>> Start SOURCE TEXT

The mathematics of general relativity is more intricate, I would say, but conceptually the idea of curved spacetime is easier to grasp.
That was my experience, anyway. Of course, once you get into more advanced particle physics all bets are off.
MattF said,
July 11, 2017 @ 9:44 am
@David L
I disagree with your disagreement. For example, non-locality and 'entanglement' in QM is a fairly basic feature of the mathematics of multi-particle wavefunctions, but is considered by many to be a deep mystery. So, which is it? Basic or mysterious?
I agree that single-particle QM is… relatively straightforward, if that's what you mean by 'basic'.
Mara K said,
July 11, 2017 @ 10:21 am
@David Scientists and the public understand what is difficult differently–for the public, it's not about math at all. Relativity is easily explained by, for example, talking about how fast a clock runs under a particular acceleration, or the moderately frightening "guillotines on a train tunnel" analogy. We've sent humans into space, we can understand the twin paradox. We've seen kids on a trampoline, we can understand curved spacetime.
The problem with explaining quantum mechanics using similar analogies is that they really don't map onto what's really going on. Light is made of tiny ball bearings…that simultaneously diffract like water waves? You can't know where something is and how fast it's going at the same time? But…my car has GPS! And how can a thing be spinning but not actually spinning? The macro analogies create more confusion than they resolve, such that the only way a non-mathematician has of understanding quantum mechanics is to enter a Daoist-like transcendent state of rejecting the concept of duality altogether. And that's where the woo comes from: the people who really do understand it start to sound like Laozi, so people who want to get rich off pretending to be Laozi feel comfortable ripping them off.
A. said,
July 11, 2017 @ 10:43 am
@David L: I agree about non-relativistic quantum mechanics, but quantum field theory should be at least as far right as fluid dynamics.
David L said,
July 11, 2017 @ 10:47 am
MattF and Mara K: I didn't make myself clear, I think. I agree that quantum mechanics is hard to understand at a conceptual level — waves vs particles, entanglement, all that stuff. My point is that the difficulty of understanding has no connection, IMO, to the sophistication of the mathematics involved. Or to put it the other way around, you can master all the intricacies of quantum mechanics in a mathematical way (Hilbert spaces, matrix mechanics) and still be befuddled by the conceptual difficulties.
The XKCD cartoon seems to imply that if you learn enough math you will "understand the answers" to the philosophical questions. Not true at all.
Michael said,
July 11, 2017 @ 10:50 am
Apparently Chaos Theory is now so unfashionable that it doesn't even get a mouseover mention.

>> End SOURCE TEXT
>> Start LISTING

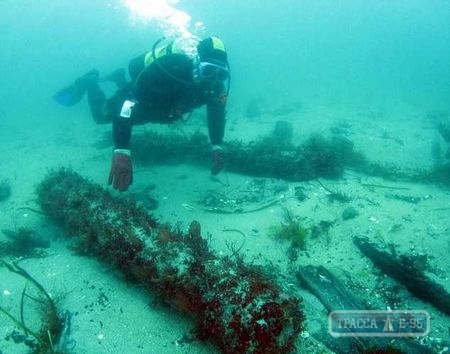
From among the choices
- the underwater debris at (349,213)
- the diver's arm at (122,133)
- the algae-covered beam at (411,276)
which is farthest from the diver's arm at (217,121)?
the algae-covered beam at (411,276)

>> End LISTING

▸ **STATED GOAL**
Condense the paragraph in the comment thread that begins "MattF and Mara K: I didn't make myself clear" into a short bulleted list of its main points. No task here relies on the items.

▸ **WRITTEN RESPONSE**
- David L thinks he did not make himself clear to MattF and Mara K.
- He agrees that quantum mechanics is hard to understand conceptually (waves vs. particles, entanglement).
- In his opinion, that difficulty has no connection to how sophisticated the mathematics is.
- A person can master the mathematics of quantum mechanics (Hilbert spaces, matrix mechanics) and still be befuddled by its conceptual difficulties.